+++ Sağlanan Metin +++

Gazzeliler katliamlarla Sina'ya gitmeye mi zorlanıyor?

Filistinlilerin Gazze’den ayrılmak ya da kalmak arasında karar verme lüksü yok

Gazze Şeridi'nin güneyine gitmek üzere Selahaddin Caddesi boyunca yürüyen Filistinliler, 11 Kasım 2023 (EPA)
Gazze Şeridi'nin güneyine gitmek üzere Selahaddin Caddesi boyunca yürüyen Filistinliler, 11 Kasım 2023 (EPA)
TT

Gazzeliler katliamlarla Sina'ya gitmeye mi zorlanıyor?

Gazze Şeridi'nin güneyine gitmek üzere Selahaddin Caddesi boyunca yürüyen Filistinliler, 11 Kasım 2023 (EPA)
Gazze Şeridi'nin güneyine gitmek üzere Selahaddin Caddesi boyunca yürüyen Filistinliler, 11 Kasım 2023 (EPA)

Salim er-Reyyis

İsrail'in Gazze Şeridi'ne karşı son savaşına başladığı 7 Ekim 2023 tarihinde, Gazze’nin doğusundaki ve kuzeyindeki İsrail ile sınır bölgelerinde yaşayan bazı Filistinliler, Gazze Şeridi'nin kuzeyindeki şehirlerin merkezlerine kaçtılar. İsrail’in Gazze Şeridi’ne yönelik daha önceki başlattığı savaşlardan ve kara işgallerinden edindikleri tecrübelerle bölgelerinin ve evlerinin bombardımanların ilk hedefi olacağını düşünüyorlardı. Ancak İsrail ordusunun kara harekatı planları ve yöntemlerini alışılagelmişin dışına çıkarıp değiştirmesi nedeniyle bu konuda biraz yanılıyorlardı.

+++ Gösterilen Bilgiler +++

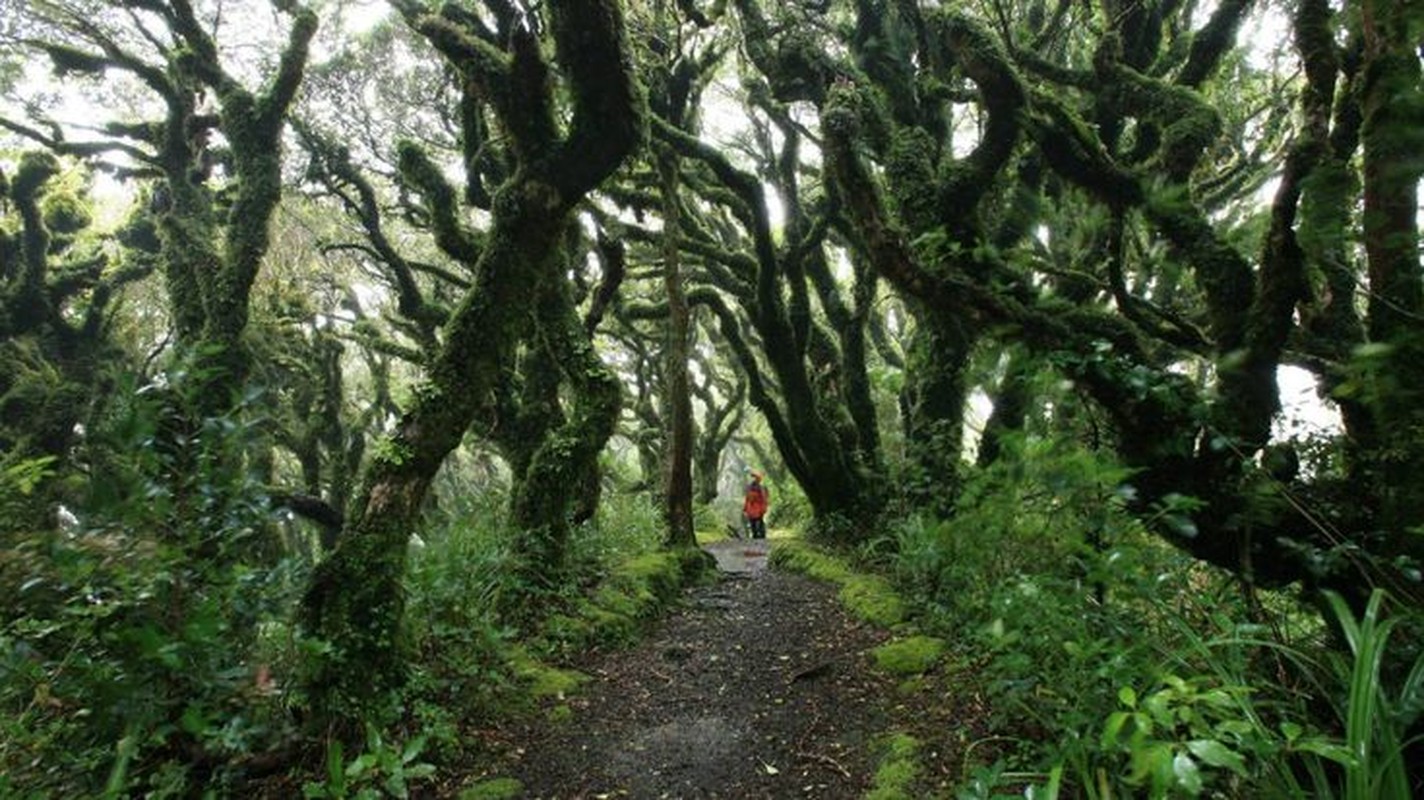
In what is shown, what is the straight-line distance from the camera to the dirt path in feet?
14.0

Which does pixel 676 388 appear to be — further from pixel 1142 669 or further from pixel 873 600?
pixel 1142 669

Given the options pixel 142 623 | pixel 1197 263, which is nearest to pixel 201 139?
pixel 142 623

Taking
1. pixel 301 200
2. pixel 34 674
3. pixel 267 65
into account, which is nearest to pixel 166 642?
pixel 34 674

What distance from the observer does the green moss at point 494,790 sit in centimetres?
402

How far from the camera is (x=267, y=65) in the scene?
11.3m

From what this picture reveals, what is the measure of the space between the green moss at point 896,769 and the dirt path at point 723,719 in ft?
0.39

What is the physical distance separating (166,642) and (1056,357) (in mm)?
3868

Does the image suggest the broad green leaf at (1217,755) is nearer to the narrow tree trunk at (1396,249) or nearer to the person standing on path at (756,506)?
the narrow tree trunk at (1396,249)

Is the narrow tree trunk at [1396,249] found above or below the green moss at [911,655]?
above

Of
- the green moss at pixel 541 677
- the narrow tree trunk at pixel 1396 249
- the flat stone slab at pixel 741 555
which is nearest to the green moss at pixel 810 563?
the flat stone slab at pixel 741 555

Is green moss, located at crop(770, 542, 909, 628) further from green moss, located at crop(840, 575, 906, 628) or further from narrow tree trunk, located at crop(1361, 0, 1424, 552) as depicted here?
narrow tree trunk, located at crop(1361, 0, 1424, 552)

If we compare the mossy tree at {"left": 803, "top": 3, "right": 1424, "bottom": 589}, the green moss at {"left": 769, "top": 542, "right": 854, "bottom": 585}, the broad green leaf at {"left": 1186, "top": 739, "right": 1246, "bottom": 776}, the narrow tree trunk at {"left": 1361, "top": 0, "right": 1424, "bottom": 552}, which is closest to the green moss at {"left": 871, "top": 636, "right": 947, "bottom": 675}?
the mossy tree at {"left": 803, "top": 3, "right": 1424, "bottom": 589}

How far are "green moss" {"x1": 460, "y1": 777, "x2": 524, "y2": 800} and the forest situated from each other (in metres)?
0.19

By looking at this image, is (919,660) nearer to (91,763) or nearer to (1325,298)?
(1325,298)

+++

Gazzelilerin Sina'ya yönelmesini konu alan yazının son paragrafında öznesi Filistinliler olan çekimli yüklemlerin tamamını, metindeki sırasıyla yazınız.

- _Alıştırma Çıktısı_: kaçtılar, düşünüyorlardı, yanılıyorlardı